The timber industry says it is baffled by the plan. The preferred alternative calls for timber sale levels on federal lands of about 1.7 billion board-feet annually - higher than over the past three years but lower than in the 1980s. The mix of species and the age of the trees sold would be different, however. Instead of old-growth pine and larch, species that are resistant to fire and insects, loggers would be offered younger grand fir and white fir, in an effort to return the forest to a more stable condition.

Jim Riley, vice president of the Intermountain Forest Industry Association, which represents 60 timber companies in Idaho and Montana, says the plan doesn't clearly show which stands need to be restored, or set out a cutting schedule to achieve forest health.

Cattle grazing is also controversial, since the preferred alternative would allow it to continue at current levels. David Dobkin, a Bend, Ore., biologist who participated in three scientific panels for the interagency team that put the plan together, says the draft EIS appears to ignore the work of those panels, which concluded that "significant reductions' in grazing would have to be part of restoration.

"I am more than a little miffed that the good work was not used, apparently," Dobkin says. "My suspicion is that there's a load of politics in there somewhere."

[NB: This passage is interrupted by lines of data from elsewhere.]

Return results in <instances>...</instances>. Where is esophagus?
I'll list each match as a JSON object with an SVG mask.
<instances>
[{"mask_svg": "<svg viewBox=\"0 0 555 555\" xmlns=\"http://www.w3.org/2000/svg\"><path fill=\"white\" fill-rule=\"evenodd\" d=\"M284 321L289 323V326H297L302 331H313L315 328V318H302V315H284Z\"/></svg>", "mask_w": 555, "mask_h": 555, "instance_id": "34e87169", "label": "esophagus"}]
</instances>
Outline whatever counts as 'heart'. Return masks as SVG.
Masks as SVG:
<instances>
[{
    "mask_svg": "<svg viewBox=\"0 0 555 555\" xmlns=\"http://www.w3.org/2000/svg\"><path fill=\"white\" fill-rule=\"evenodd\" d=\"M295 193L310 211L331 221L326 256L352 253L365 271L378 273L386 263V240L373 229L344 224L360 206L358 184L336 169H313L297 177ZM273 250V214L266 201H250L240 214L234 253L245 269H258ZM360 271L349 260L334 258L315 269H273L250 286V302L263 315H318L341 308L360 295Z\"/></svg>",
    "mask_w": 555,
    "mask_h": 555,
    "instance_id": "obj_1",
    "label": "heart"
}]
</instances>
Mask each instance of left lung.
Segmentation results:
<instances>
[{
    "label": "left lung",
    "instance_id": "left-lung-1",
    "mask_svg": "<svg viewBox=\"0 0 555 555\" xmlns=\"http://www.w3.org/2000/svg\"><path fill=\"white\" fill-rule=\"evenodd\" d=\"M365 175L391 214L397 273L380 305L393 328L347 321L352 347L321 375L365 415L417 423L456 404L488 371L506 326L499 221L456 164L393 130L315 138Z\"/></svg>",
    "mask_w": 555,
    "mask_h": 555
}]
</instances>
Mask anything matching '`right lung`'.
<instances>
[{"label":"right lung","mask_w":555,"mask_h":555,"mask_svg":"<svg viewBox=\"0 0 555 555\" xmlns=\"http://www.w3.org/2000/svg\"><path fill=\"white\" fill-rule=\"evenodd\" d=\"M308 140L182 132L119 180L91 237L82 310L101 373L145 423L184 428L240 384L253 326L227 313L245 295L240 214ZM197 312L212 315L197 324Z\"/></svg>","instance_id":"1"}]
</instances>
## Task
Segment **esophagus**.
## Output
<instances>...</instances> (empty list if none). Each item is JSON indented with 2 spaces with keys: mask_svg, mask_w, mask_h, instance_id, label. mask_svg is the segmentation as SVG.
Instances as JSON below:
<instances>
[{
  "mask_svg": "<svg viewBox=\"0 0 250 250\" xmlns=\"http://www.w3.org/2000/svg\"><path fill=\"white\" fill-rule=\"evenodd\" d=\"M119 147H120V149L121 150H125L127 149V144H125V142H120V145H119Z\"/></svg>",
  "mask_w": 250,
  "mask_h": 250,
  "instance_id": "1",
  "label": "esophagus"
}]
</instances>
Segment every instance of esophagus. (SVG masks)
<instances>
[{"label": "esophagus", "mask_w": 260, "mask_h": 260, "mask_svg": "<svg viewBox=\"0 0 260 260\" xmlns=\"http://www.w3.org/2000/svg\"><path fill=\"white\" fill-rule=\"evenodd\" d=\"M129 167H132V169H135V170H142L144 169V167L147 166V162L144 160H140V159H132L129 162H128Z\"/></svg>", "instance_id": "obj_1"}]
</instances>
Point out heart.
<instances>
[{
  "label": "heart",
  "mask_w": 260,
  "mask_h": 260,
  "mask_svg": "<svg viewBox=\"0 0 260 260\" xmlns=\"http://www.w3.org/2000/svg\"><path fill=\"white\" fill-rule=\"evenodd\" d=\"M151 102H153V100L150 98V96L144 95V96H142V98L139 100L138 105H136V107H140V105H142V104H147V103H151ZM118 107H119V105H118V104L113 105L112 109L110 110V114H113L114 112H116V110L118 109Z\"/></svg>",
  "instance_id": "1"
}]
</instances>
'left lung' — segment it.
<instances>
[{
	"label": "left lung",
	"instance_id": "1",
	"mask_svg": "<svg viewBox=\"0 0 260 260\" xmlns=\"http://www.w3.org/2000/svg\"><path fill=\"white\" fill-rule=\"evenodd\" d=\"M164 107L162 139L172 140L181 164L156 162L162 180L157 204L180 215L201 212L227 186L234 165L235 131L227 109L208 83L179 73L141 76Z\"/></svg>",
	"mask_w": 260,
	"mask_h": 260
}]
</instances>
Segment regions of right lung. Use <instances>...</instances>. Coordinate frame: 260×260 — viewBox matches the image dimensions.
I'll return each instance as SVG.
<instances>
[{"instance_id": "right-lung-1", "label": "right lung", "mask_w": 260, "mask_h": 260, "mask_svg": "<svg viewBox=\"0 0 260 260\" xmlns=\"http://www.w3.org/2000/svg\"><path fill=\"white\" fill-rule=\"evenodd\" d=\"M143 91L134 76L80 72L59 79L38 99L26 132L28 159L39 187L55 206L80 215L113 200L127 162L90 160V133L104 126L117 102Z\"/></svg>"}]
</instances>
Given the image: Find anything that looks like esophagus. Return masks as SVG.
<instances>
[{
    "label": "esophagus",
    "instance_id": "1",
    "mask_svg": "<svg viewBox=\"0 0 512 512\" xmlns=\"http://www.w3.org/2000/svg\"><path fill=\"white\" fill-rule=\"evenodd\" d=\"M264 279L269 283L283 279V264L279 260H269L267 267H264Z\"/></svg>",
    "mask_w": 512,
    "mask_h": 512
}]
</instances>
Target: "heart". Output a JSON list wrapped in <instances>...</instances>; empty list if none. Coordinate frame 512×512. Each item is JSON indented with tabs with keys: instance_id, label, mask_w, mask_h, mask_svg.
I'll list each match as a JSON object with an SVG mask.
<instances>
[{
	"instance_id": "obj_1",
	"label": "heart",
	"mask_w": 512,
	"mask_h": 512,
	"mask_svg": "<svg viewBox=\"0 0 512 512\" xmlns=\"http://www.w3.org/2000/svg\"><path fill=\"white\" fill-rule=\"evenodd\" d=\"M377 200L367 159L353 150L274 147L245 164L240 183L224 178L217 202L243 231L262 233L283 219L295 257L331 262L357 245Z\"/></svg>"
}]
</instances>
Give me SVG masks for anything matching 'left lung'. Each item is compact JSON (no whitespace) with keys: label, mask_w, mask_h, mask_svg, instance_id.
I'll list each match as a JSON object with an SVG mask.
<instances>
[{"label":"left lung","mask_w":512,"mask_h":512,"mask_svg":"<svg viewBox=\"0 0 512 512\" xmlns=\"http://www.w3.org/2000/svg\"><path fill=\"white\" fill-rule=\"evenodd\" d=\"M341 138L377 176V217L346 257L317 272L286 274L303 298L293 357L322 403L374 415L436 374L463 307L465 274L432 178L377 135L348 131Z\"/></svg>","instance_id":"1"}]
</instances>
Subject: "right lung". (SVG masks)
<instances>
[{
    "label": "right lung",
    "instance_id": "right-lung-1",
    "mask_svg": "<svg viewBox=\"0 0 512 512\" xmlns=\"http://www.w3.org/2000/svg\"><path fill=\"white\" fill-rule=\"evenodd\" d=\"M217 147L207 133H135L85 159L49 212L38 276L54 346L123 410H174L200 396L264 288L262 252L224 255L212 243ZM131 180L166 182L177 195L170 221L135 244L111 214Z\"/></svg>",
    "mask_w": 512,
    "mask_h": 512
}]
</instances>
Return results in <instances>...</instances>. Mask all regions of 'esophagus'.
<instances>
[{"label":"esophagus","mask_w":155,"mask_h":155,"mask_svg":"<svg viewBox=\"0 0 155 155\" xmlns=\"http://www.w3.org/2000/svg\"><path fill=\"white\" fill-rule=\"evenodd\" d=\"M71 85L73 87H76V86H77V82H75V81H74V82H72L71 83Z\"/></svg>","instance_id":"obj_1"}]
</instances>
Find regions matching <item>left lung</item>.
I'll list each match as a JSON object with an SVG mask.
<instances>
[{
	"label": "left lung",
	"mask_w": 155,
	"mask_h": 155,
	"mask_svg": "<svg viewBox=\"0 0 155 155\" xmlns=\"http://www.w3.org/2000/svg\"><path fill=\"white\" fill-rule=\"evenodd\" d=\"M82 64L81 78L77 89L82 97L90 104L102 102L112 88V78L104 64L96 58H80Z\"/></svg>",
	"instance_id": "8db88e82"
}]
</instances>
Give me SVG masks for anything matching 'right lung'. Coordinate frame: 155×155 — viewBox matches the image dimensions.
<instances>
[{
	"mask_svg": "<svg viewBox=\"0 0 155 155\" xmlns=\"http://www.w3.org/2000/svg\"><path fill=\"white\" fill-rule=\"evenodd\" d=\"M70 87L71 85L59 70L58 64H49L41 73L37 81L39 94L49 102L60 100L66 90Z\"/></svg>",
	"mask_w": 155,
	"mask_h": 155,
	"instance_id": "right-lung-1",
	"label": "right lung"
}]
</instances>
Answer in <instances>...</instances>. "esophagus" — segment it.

Tom Quigley, who headed the scientific assessment, denies that the preferred alternative ignores scientific findings. "This is not about endorsing and giving license to all grazing activities that are going on now," he says. Grazing practices will be altered to protect streams, and cows will be moved on and off federal land more quickly in some areas, he said. Quigley also insists there's plenty of range to go around. "We have some forage that is not being used," he says.

Ranchers and county officials applaud the preferred alternative. "We worked hard on looking out for the grazing interests," says Union County (Oregon) Commissioner John Howard, who sits on an advisory committee representing the 100 counties in the basin.

But not hard enough to satisfy Western Republicans in Congress who, a year ago, threatened to withdraw funding for the project because they feared it would lead to reductions in logging and grazing. At a recent hearing, Idaho Sen. Larry Craig told federal officials that Congress would not appropriate the additional $125 million needed to implement the draft plan.

"I once was a supporter. I now am very, very, very skeptical about this project," Craig told AP.

From another perspective, some key scientists left the project after concluding it had lost sight of the project's mission, set in 1993 when President Clinton called for "a scientifically sound and ecosystem-based strategy" for the basin. The mission was vital because past and current management practices have left the basin's forests vulnerable to fire and insects, have crowded native grasses from public range, and driven wild salmon and bull trout toward extinction.

As part of the work, economists turned up surprising figures about the basin's economic underpinnings: Logging and mills support 2.5 percent of all jobs, cattle grazing supports 1 percent, and recreation supports 14.6 percent. In a survey, basin residents ascribed the highest value to wilderness and roadless areas. In last place came cattle grazing, which affects more acres than any other activity.

In terms of proposed management, project managers punted on establishing mapped reserves in pristine roadless areas, where logging would be banned or curtailed. Only one of the seven alternatives includes mapped reserves, and it locks up land already affected by logging, grazing and mining.

Environmentalists say intact lands should be preserved, and already impacted land should be restored by obliterating roads, thinning young trees, revegetating riparian areas and so on.

"None of these alternatives has a sound scientific basis," says Joy Belsky, staff ecologist for the Oregon Natural Desert Association. " 'It's Log It or Lose It,' 'Graze It to Save It,' and 'Restoration is Better than Prevention.' "

The writer lives in Portland, Oregon.